Date:   August 7, 2014
 
/s/ James Reed McKnight, Jr.
James Reed McKnight, Jr.
Executive Vice President and Chief Financial Officer





Exhibit 32
CERTIFICATION OF QUARTERLY REPORT ON FORM 10-Q
OF DIVERSICARE HEALTHCARE SERVICES, INC.
FOR THE QUARTER ENDED JUNE 30, 2014
The undersigned hereby certify, pursuant to 18 U.S.C. Section 1350, as adopted pursuant to Section 906 of the Sarbanes-Oxley Act of 2002, that, to the undersigned’s best knowledge and belief, the Quarterly Report on Form 10-Q for Diversicare Healthcare Services, Inc. (the “Company”) for the period ending June 30, 2014 as filed with the Securities and Exchange Commission on the date hereof (the “Report”):
(a)
fully complies with the requirements of section 13(a) or 15(d) of the Securities Exchange Act of 1934; and
(b)
the information contained in the Report fairly presents, in all material respects, the financial condition and results of operations of the Company.

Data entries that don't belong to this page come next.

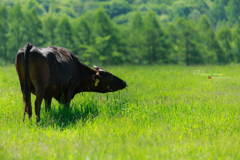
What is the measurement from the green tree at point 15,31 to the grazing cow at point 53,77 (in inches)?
1787

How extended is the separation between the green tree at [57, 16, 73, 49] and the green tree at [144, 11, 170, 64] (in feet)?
51.4

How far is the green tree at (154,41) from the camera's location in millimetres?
47188

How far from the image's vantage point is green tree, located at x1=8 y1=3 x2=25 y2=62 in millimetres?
48406

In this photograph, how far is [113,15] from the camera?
12694 cm

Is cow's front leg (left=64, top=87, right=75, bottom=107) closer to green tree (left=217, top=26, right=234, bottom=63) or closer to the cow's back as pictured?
the cow's back

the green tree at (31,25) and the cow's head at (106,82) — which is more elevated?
the green tree at (31,25)

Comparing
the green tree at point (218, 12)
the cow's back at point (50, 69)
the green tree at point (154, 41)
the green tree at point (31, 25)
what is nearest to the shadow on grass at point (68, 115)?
the cow's back at point (50, 69)

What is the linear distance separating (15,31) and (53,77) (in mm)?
48656

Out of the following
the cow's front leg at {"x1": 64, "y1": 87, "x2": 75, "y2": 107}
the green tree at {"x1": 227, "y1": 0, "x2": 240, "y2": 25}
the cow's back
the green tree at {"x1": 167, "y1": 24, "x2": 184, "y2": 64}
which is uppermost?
the green tree at {"x1": 227, "y1": 0, "x2": 240, "y2": 25}

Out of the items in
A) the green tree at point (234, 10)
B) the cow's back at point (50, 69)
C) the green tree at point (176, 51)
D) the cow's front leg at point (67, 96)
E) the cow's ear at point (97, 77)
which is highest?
the green tree at point (234, 10)

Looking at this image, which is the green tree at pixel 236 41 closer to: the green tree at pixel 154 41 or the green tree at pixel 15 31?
the green tree at pixel 154 41

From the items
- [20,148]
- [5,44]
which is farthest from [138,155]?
[5,44]

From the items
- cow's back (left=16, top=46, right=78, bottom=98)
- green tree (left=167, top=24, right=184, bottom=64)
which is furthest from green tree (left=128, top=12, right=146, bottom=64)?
cow's back (left=16, top=46, right=78, bottom=98)

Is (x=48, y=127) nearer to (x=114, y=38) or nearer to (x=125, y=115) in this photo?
(x=125, y=115)
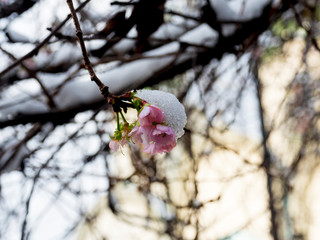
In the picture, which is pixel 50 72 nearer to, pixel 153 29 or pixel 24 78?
pixel 24 78

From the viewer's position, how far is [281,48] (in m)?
3.68

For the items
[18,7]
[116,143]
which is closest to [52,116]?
[18,7]

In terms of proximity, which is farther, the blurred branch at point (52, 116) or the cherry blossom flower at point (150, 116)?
the blurred branch at point (52, 116)

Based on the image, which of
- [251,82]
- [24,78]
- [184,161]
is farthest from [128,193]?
[24,78]

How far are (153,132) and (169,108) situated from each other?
0.10 meters

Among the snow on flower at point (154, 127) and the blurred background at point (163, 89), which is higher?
the blurred background at point (163, 89)

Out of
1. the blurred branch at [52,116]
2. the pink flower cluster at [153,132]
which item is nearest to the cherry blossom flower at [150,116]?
the pink flower cluster at [153,132]

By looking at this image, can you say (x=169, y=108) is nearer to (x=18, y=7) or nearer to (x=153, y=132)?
(x=153, y=132)

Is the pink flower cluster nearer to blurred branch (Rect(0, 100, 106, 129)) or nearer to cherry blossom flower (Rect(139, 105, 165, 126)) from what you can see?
cherry blossom flower (Rect(139, 105, 165, 126))

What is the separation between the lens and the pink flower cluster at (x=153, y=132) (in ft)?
2.19

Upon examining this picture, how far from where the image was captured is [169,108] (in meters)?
0.75

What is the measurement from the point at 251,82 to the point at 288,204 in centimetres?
240

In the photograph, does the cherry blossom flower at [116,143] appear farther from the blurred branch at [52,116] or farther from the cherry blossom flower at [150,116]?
the blurred branch at [52,116]

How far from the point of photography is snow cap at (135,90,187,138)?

This Certification is executed as of August 7, 2014 .

 
 
/s/ Kelly J. Gill
Kelly J. Gill
Chief Executive Officer
 
/s/ James Reed McKnight, Jr.
James Reed McKnight, Jr.
Executive Vice President and Chief Financial Officer
A signed original of this written statement required by Section 906 of the Sarbanes-Oxley Act of 2002 has been provided to the Company and will be retained by the Company and furnished to the Securities and Exchange Commission or its staff upon request.